TASK TO CARRY OUT — Below are some records; reproduce every one of them exactly.

....................

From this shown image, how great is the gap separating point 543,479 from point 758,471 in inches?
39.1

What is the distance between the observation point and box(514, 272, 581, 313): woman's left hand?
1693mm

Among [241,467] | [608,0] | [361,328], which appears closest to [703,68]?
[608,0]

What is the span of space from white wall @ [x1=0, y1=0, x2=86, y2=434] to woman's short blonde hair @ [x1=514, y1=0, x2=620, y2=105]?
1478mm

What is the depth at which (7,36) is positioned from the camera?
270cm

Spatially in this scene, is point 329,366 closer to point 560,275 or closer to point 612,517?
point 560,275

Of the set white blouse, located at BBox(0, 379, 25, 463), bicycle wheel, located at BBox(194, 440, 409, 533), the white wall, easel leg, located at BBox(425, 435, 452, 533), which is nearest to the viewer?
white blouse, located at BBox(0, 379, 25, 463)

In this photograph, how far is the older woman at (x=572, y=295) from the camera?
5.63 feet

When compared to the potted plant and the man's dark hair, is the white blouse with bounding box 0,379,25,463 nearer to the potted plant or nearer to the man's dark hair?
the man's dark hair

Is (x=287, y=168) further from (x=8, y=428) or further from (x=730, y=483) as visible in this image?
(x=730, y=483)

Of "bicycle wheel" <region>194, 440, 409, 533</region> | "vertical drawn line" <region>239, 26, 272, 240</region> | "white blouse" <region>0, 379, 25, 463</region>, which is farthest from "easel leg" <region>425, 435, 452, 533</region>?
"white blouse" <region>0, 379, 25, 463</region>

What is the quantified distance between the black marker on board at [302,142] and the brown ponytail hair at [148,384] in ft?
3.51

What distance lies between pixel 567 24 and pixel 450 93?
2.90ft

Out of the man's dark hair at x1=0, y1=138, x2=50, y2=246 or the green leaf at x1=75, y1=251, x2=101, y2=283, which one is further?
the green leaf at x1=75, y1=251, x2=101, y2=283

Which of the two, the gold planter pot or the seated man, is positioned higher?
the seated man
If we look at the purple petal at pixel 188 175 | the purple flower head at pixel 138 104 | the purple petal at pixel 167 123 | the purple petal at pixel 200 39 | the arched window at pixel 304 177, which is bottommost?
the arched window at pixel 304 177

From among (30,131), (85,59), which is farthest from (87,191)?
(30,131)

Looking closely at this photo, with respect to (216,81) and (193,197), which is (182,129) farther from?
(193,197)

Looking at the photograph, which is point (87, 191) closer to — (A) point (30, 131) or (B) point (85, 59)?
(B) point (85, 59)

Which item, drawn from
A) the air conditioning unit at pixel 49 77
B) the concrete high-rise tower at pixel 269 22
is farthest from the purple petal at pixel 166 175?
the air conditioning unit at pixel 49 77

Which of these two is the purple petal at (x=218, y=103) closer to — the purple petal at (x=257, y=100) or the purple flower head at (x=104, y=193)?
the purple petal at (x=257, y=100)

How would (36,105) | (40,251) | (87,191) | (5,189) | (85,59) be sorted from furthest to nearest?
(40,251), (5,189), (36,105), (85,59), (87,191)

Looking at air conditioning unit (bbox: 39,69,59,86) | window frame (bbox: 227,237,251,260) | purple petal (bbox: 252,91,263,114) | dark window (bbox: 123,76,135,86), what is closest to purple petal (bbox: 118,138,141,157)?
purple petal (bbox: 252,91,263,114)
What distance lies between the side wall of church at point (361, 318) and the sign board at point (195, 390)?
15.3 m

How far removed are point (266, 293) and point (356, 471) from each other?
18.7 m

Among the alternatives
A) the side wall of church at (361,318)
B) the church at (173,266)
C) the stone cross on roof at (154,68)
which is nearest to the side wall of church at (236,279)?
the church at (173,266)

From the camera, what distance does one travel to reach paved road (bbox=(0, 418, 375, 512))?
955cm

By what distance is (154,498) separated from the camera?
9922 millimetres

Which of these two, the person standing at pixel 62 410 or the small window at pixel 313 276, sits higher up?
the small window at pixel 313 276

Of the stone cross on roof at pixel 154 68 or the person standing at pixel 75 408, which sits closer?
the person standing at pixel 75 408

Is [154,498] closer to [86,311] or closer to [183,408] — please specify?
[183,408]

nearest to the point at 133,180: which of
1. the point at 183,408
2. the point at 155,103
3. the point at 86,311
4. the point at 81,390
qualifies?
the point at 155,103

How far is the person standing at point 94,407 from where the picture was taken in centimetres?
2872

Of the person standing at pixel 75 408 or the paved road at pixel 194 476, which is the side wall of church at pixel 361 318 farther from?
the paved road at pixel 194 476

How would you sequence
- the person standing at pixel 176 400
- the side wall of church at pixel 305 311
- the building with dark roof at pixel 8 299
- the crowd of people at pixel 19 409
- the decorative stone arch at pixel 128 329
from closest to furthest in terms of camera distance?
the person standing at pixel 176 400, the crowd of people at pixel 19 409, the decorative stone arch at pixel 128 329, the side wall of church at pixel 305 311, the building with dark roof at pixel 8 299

....................

RESULT FOR THIS TASK —
From this shown image, how great is the gap separating point 543,479 from point 758,471 in inches?
39.1

What is the distance between the observation point and box(514, 272, 581, 313): woman's left hand?
1693mm

Among [241,467] | [608,0] | [361,328], which appears closest to [703,68]?
[608,0]

What is the span of space from white wall @ [x1=0, y1=0, x2=86, y2=434] to woman's short blonde hair @ [x1=514, y1=0, x2=620, y2=105]?
1478mm

What is the depth at which (7,36) is positioned from the camera?
270cm

Spatially in this scene, is point 329,366 closer to point 560,275 or closer to point 612,517?
point 560,275

Of the set white blouse, located at BBox(0, 379, 25, 463), bicycle wheel, located at BBox(194, 440, 409, 533), the white wall, easel leg, located at BBox(425, 435, 452, 533), which is nearest to the viewer?
white blouse, located at BBox(0, 379, 25, 463)

In this photograph, how far is the older woman at (x=572, y=295) from the camera?
5.63 feet

When compared to the potted plant and the man's dark hair, is the white blouse with bounding box 0,379,25,463 nearer to the potted plant or nearer to the man's dark hair?
the man's dark hair

Is (x=287, y=168) further from (x=8, y=428) or further from (x=730, y=483) as visible in this image?
(x=730, y=483)

Of "bicycle wheel" <region>194, 440, 409, 533</region> | "vertical drawn line" <region>239, 26, 272, 240</region> | "white blouse" <region>0, 379, 25, 463</region>, which is farthest from "easel leg" <region>425, 435, 452, 533</region>?
"white blouse" <region>0, 379, 25, 463</region>

What is the quantified distance between the black marker on board at [302,142] and the brown ponytail hair at [148,384] in ft?
3.51

What distance lies between pixel 567 24 and pixel 450 93?
2.90ft

Out of the man's dark hair at x1=0, y1=138, x2=50, y2=246 or the green leaf at x1=75, y1=251, x2=101, y2=283, which one is further?
the green leaf at x1=75, y1=251, x2=101, y2=283

Which of the two, the gold planter pot or the seated man, is positioned higher?
the seated man
If we look at the purple petal at pixel 188 175 | the purple flower head at pixel 138 104 | the purple petal at pixel 167 123 | the purple petal at pixel 200 39 | the arched window at pixel 304 177, which is bottommost?
the arched window at pixel 304 177

From among (30,131), (85,59), which is farthest from (87,191)?
(30,131)

Looking closely at this photo, with respect to (216,81) and (193,197), which is (182,129) farther from?
(193,197)

Looking at the photograph, which is point (87, 191) closer to — (A) point (30, 131) or (B) point (85, 59)?
(B) point (85, 59)

Which item, drawn from
A) the air conditioning unit at pixel 49 77
B) the concrete high-rise tower at pixel 269 22
is farthest from the purple petal at pixel 166 175?
the air conditioning unit at pixel 49 77

Which of these two is the purple petal at (x=218, y=103) closer to — the purple petal at (x=257, y=100) or the purple flower head at (x=104, y=193)?
the purple petal at (x=257, y=100)

How would (36,105) | (40,251) | (87,191) | (5,189) | (85,59) be sorted from furthest to nearest?
(40,251), (5,189), (36,105), (85,59), (87,191)

Looking at air conditioning unit (bbox: 39,69,59,86) | window frame (bbox: 227,237,251,260) | purple petal (bbox: 252,91,263,114) | dark window (bbox: 123,76,135,86), what is closest to purple petal (bbox: 118,138,141,157)?
purple petal (bbox: 252,91,263,114)
What distance lies between the side wall of church at point (361, 318) and the sign board at point (195, 390)?
15.3 m

How far removed are point (266, 293) and point (356, 471) from each other?
18.7 m

Among the alternatives
A) the side wall of church at (361,318)
B) the church at (173,266)
C) the stone cross on roof at (154,68)
which is nearest to the side wall of church at (236,279)?
the church at (173,266)

From the camera, what distance does one travel to reach paved road (bbox=(0, 418, 375, 512))?
955cm

By what distance is (154,498) separated from the camera?
9922 millimetres

Which of these two, the person standing at pixel 62 410 or the small window at pixel 313 276, sits higher up?
the small window at pixel 313 276

Of the stone cross on roof at pixel 154 68 or the person standing at pixel 75 408, which sits closer?
the person standing at pixel 75 408

Is [154,498] closer to [86,311] or closer to [183,408] — please specify?
[183,408]

nearest to the point at 133,180: which of
1. the point at 183,408
2. the point at 155,103
3. the point at 86,311
4. the point at 81,390
qualifies?
the point at 155,103

How far is the person standing at point 94,407 from where the picture was taken in centimetres?
2872

Of the person standing at pixel 75 408 or the paved road at pixel 194 476, which is the side wall of church at pixel 361 318 farther from?
the paved road at pixel 194 476

How would you sequence
- the person standing at pixel 176 400
- the side wall of church at pixel 305 311
- the building with dark roof at pixel 8 299
- the crowd of people at pixel 19 409
- the decorative stone arch at pixel 128 329
from closest to furthest in terms of camera distance?
the person standing at pixel 176 400, the crowd of people at pixel 19 409, the decorative stone arch at pixel 128 329, the side wall of church at pixel 305 311, the building with dark roof at pixel 8 299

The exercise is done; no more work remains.